**Problem statement**
Some lines in the data below hold the string "Make". Report how many, as a bare number.

Data for review section start

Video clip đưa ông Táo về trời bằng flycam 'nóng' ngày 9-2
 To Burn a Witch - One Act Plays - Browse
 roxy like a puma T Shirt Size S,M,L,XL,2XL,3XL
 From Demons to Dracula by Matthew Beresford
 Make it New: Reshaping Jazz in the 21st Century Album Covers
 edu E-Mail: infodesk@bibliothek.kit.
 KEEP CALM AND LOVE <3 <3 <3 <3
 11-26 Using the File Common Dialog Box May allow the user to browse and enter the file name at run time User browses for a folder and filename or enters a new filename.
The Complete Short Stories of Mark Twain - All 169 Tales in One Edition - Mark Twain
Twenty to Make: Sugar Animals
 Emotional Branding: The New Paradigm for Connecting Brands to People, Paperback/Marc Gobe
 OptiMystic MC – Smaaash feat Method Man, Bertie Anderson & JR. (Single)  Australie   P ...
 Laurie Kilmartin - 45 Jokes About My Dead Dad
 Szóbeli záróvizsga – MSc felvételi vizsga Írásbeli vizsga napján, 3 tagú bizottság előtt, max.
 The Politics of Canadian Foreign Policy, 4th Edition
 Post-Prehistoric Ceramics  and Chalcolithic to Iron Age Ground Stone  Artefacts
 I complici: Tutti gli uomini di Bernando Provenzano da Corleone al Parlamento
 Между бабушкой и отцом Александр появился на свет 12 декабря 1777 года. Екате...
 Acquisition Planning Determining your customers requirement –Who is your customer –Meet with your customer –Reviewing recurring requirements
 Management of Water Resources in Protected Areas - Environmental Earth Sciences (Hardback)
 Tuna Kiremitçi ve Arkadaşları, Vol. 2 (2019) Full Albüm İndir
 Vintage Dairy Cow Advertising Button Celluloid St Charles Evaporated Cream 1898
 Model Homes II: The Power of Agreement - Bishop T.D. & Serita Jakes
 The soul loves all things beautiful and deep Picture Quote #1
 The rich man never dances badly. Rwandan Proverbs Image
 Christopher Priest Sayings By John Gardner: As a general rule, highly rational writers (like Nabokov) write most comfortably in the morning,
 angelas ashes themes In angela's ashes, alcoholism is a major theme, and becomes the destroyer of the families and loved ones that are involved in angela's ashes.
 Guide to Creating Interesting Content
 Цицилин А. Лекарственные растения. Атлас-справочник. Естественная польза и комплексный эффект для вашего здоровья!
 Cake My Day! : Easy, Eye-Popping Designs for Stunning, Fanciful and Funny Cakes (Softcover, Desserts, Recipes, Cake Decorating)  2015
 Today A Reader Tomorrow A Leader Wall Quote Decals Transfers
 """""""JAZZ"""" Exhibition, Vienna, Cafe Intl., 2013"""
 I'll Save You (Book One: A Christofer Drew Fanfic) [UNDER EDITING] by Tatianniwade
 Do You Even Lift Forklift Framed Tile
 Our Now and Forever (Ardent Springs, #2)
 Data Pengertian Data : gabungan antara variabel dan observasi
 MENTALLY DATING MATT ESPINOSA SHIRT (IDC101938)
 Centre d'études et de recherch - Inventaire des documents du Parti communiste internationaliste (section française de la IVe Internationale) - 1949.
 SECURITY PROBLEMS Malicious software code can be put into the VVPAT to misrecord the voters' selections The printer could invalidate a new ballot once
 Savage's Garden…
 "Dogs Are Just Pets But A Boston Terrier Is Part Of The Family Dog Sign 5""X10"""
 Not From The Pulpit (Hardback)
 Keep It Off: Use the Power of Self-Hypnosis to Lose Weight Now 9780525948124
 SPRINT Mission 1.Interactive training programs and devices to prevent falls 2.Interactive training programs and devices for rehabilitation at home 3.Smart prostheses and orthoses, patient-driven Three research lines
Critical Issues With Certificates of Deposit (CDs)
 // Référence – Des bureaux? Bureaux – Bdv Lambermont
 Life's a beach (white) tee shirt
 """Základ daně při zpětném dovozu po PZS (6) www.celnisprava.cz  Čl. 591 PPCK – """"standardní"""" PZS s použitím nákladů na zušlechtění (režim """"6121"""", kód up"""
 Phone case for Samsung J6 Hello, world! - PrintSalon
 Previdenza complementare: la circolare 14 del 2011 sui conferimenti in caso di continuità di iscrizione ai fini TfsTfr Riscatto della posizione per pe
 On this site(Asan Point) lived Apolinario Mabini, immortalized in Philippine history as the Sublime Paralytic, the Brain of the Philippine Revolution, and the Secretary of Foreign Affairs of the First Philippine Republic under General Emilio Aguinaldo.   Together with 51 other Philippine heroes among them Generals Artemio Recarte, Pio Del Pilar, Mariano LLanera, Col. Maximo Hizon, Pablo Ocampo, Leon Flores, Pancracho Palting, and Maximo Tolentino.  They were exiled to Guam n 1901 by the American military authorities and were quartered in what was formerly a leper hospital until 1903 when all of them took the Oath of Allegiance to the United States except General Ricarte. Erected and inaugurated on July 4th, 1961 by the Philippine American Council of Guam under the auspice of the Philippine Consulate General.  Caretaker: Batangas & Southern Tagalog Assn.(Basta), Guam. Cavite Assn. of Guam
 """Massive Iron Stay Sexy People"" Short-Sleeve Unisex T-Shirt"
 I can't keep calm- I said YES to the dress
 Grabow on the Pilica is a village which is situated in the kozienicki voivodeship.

Data for review section end

**Your solution**
2